Se busca ‘ghostwriter’ científico, amante de Monterroso
Si me hubiesen dado cinco dólares por cada abstract que he escrito a lo largo de mi carrera como investigador, después de aquel milagro de la síntesis y la concisión que hice para Principles of Perelmanology in the 20th century, ahora tendría… cinco dólares.
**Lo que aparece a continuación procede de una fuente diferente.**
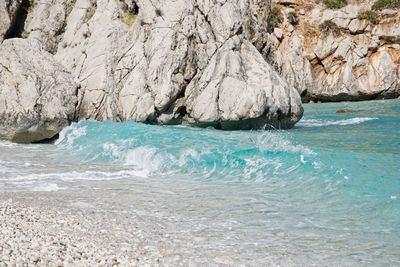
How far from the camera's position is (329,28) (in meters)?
50.5

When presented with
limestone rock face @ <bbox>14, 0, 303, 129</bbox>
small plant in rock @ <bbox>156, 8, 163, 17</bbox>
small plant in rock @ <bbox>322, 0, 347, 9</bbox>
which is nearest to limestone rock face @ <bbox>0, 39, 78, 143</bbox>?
limestone rock face @ <bbox>14, 0, 303, 129</bbox>

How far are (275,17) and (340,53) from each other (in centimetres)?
1068

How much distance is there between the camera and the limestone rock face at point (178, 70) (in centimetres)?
1797

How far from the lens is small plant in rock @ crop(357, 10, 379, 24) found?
4884 cm

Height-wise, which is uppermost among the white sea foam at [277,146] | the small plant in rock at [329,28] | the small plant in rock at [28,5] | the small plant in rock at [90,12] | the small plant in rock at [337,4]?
the small plant in rock at [337,4]

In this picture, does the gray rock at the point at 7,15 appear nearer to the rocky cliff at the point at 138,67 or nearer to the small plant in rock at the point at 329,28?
the rocky cliff at the point at 138,67

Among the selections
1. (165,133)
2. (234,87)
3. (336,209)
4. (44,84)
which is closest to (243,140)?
(165,133)

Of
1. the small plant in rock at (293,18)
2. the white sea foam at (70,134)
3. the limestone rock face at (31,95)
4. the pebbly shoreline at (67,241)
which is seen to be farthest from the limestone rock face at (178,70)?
the small plant in rock at (293,18)

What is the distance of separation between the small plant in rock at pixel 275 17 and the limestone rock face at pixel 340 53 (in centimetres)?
74

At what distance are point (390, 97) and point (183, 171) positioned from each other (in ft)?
156

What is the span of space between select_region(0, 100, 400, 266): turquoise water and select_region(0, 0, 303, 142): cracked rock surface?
357 cm

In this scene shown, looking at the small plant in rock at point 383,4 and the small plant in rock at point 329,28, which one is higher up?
the small plant in rock at point 383,4

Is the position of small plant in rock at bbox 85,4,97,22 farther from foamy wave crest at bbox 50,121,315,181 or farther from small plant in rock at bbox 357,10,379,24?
small plant in rock at bbox 357,10,379,24

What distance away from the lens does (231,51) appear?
19344 millimetres
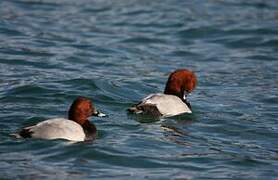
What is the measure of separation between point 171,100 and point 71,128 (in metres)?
2.64

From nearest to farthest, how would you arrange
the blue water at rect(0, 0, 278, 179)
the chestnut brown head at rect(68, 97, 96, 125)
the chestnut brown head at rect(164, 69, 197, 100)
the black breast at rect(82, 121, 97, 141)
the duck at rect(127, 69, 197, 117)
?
the blue water at rect(0, 0, 278, 179) < the black breast at rect(82, 121, 97, 141) < the chestnut brown head at rect(68, 97, 96, 125) < the duck at rect(127, 69, 197, 117) < the chestnut brown head at rect(164, 69, 197, 100)

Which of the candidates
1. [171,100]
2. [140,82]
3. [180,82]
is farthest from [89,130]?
[140,82]

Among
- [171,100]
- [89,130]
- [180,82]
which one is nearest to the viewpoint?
[89,130]

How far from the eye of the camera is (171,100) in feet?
46.5

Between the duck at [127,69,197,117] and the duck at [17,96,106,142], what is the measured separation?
139 centimetres

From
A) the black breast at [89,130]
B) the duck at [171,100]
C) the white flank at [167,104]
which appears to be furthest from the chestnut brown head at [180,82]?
the black breast at [89,130]

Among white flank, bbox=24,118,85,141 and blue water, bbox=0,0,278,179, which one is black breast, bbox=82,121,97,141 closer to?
blue water, bbox=0,0,278,179

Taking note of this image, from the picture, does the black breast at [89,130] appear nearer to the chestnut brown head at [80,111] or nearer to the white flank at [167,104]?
the chestnut brown head at [80,111]

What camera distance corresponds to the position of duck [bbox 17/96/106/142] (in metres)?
11.8

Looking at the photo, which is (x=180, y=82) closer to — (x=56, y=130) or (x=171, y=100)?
(x=171, y=100)

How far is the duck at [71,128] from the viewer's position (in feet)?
38.6

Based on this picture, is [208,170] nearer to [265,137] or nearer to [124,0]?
[265,137]

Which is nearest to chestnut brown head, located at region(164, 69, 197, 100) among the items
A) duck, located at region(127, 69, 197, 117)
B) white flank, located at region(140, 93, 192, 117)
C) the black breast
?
duck, located at region(127, 69, 197, 117)

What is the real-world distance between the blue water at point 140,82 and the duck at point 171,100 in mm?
151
Desde aquella vez, en el caluroso verano de 1992, en que aquellas 250 palabrejas brotaron de mi interior como si me hubieran trepanado el occipital y un lechoso humor brotara de él, sirviendo de carga para los cartuchos de la impresora, nunca más me he sentido en condiciones de leer un artículo científico, volver a leerlo, leerlo una tercera vez, hacer como que lo había entendido a la primera, pero que la segunda lectura la había hecho por lujuria y la tercera por gula (los científicos del ámbito católico ya nos podemos permitir estas frivolidades) y, a continuación, describirlo, sintetizarlo y representar exhaustivamente sus ideas principales, de forma condensada, en un texto entre las 150 y las 350 palabras, dependiendo de las precisas (y arbitrarias) instrucciones de los editores de las revistas del Q1, el repositorio institucional, el recolector de repositorios, el evaluador de la agencia estatal, o el/la nuevo/a influencer de métricas abiertas contratado por la universidad a tiempo parcial en modalidad de outsourcing.
Para quien no los conozca (y qué incauto querría conocerlos, con lo bien que se está en una vía de montaje de chasis de automóviles, o de zapatos, ya no digamos la confortabilidad que ofrece el calorcito de las máquinas de horneado de puntas o alguna cosa de esas de las que tanto hablan los que saben de pasta), los despachos de las universidades, que algunos tienden a llamar laboratorios de investigación con una exuberancia léxica que debería ser punible penalmente, suelen ser cubículos de ventilación deficiente e iluminación tórrida, poblados por bibelots que los propios profesores y/o (véase la legislación universitaria para entender lo poco procedente de este uso vacilante entre conjuntiva y disyuntiva) investigadores hemos ido acumulando con el paso del tiempo, en estratos diogenéticos de diferente factura y cochambre: recuerdos de congresos, souvenirs de viajes generalmente no relacionados con nuestra tarea investigadora ni docente, cada vez más muñequitos frikis (el nivel de frikismo entre los investigadores sigue en curva ascendente, no precisamente el tipo de curva que los estadísticos llaman normal, pero claro, si entre ellos la especie abunda), fotos de nuestros vástagos, más fotos de nuestros vástagos, hasta el punto de que la última vez que vino una fotógrafa del Servicio de Comunicación para hacernos una foto “trabajando en el despachoratorio”, desde allí mismo usó la app corporativa para pedir cita con el servicio de fisioterapia que ofrecen los becarios de la titulación, dado el contorsionismo de que tuvo que hacer gala para evitar que salieran retratados mis siete soles, repartidos por toda la estancia en diferentes tamaños y formatos, hasta una reproducción en 3D de una de ellas caracterizada como R2D2 tengo sobre una tablilla de ruedas, por lo que puede salir en plano en cualquier momento.
Trabajar en esas condiciones es imposible, así es que desde 2002 (los 10 años que tardamos, más o menos, en tener preparado nuestro siguiente artículo, en una interpretación sui generis de la Ley de Lotka, muy influenciada por un cóctel que descubrimos mis colaboradores y yo, creado por un tal Jimmy Lotka, creando su propia versión de ruso blanco, sustituyendo la nata líquida por horchata), contratamos un ghostwriter para nuestros abstracts, publicando este breve en las páginas de anuncios de las publicaciones Q1, Q2 y Q3 de Wilson & Son, Peksevier, Pilsein, el Bunker Hill Herald y la Gaceta de Burgos: Se busca gosthwriter para abstracts. De la última nos respondió Ted (nombre ficticio), el autor de nuestras 50 publicaciones científicas durante los últimos 18 años (ahora sí el tito Lotka estaría contento, tanto Jimmy como Alfred), con grandes resultados en cuanto a citas y posicionamiento. Gran tipo, Ted, enseguida se dio cuenta de que nos hacía falta algo más que un abstractista. Un brindis por él y otro por el sistema de evaluación científica.